At petitioner's trial for first-degree murder, the Florida trial court informed him that it would instruct the jury on lesser included, noncapital offenses, if he would waive the statute of limitations, which had expired as to those offenses. Petitioner refused to waive the statute, and the jury was instructed solely on capital murder. After the jury returned a verdict of guilty of first-degree murder, a sentencing hearing was conducted before the same jury, a majority of which recommended life imprisonment. Under Florida law, the jury's sentencing recommendation in a capital case is only advisory, and the trial court must conduct its own weighing of the aggravating and mitigating circumstances to determine the proper sentence. If a death sentence is imposed, specified written findings are required. In this case, the trial court imposed the death sentence and entered its findings in support thereof. The Florida Supreme Court affirmed the conviction, rejecting petitioner's contention that Beck v. Alabama, 447 U.S. 625, 100 S.Ct. 2382, 65 L.Ed.2d 392—which held that a statute prohibiting lesser included offense instructions in capital cases was unconstitutional—required reversal because of the trial court's failure to instruct the jury on lesser included offenses absent a waiver of the statute of limitations on those offenses. However, the Florida Supreme Court reversed the death sentence because of the trial judge's consideration of a confidential portion of the presentence investigation report, neither party having received a copy of the confidential portion. On remand, the trial court again imposed the death penalty after a hearing to allow petitioner to present evidence in response to a new presentence investigation report. The Florida Supreme Court affirmed, holding, inter alia, that there was no constitutional infirmity in the Florida procedure whereby the judge is allowed to override the jury's recommendation of life imprisonment.

Held:

1. On the facts, it was not error for the trial judge to refuse to instruct the jury on lesser included offenses. Beck v. Alabama, supra, recognized the risk of an unwarranted conviction that is created when the jury is deprived of the "third option" of convicting the defendant of a lesser included offense. Petitioner's general premise that a criminal defendant may not be required to waive a substantive right—here the right to a statute of limitations—as a condition for receiving an otherwise constitu-

Page 448

tionally fair trial does not apply to petitioner's situation. In Beck, the element found to be essential to a fair trial was not simply a lesser included offense instruction in the abstract, but the enhanced rationality and reliability the existence of the instruction introduced into the jury's deliberations. Where no lesser included offense exists, a lesser included offense instruction detracts from, rather than enhances, the rationality of the process. The defendant has the option of waiving the expired statute of limitations on lesser included offenses in order to have the jury instructed on those offenses, or of asserting the statute of limitations. Pp. 454-457.

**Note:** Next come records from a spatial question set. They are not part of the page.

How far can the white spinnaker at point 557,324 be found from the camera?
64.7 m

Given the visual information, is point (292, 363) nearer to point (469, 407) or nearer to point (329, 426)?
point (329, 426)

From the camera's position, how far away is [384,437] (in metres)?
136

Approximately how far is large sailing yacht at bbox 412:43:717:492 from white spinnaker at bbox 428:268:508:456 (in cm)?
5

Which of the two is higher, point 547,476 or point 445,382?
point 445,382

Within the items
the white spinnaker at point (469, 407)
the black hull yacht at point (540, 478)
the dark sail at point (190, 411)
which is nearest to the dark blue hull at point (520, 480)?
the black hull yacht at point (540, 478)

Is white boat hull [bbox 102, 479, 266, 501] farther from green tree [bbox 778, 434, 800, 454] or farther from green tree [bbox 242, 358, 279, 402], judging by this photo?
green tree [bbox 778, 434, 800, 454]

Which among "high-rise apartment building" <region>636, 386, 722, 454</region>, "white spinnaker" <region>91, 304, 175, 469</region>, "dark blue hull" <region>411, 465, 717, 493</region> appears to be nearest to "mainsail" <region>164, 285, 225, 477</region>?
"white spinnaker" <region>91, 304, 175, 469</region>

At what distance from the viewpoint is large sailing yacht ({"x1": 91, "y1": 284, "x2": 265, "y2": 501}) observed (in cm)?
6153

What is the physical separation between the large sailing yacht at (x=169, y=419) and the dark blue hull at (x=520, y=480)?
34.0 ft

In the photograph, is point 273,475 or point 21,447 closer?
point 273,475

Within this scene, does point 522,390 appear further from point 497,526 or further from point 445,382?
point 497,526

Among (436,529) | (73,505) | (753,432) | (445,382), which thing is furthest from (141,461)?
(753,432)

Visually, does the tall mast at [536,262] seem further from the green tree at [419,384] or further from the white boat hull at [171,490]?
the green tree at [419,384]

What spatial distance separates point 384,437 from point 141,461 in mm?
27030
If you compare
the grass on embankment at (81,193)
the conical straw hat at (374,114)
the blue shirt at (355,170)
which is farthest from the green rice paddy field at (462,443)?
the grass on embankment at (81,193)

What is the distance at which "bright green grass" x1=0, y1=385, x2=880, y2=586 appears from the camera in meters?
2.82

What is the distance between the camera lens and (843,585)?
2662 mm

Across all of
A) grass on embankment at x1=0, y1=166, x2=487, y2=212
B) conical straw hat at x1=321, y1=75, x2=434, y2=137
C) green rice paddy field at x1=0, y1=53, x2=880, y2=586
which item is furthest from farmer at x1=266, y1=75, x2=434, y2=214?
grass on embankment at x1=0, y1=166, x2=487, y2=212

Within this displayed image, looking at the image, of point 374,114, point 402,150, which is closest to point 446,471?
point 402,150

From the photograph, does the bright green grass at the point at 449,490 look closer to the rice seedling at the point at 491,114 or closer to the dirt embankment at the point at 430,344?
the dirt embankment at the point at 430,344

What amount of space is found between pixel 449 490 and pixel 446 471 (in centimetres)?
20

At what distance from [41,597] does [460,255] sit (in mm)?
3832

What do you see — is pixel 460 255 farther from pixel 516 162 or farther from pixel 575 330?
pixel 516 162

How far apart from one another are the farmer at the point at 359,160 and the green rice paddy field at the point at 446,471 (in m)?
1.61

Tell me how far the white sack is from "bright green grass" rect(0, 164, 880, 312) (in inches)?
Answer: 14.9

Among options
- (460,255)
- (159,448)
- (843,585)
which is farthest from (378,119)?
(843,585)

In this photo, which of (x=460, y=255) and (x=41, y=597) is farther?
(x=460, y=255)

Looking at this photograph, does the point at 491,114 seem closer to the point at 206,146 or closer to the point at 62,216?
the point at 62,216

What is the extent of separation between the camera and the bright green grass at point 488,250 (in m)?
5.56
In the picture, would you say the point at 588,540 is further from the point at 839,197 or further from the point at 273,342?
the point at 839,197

2. There is no constitutional requirement that a jury's recommendation of life imprisonment in a capital case be final so as to preclude the trial judge from overriding the jury's recommendation and imposing the death sentence. The fundamental issue in a capital sentencing proceeding is the determination of the appropriate punishment to be imposed on an individual, and the Sixth Amendment does not guarantee a right to a jury determination of that issue. Nothing in the safeguards against arbitrary and discriminatory application of the death penalty necessitated by the qualitative difference of the penalty requires that the sentence be imposed by a jury. And the purposes of the death penalty are not frustrated by, or inconsistent with, a scheme in which imposition of the penalty is determined by a judge. The fact that the majority of jurisdictions with capital sentencing statutes give the life-or-death decision to the jury does not establish that contemporary standards of fairness and decency are offended by the jury override. The Eighth Amendment is not violated every time a State reaches a conclusion different from a majority of its sisters over how best to administer its criminal laws. Pp. 457-465.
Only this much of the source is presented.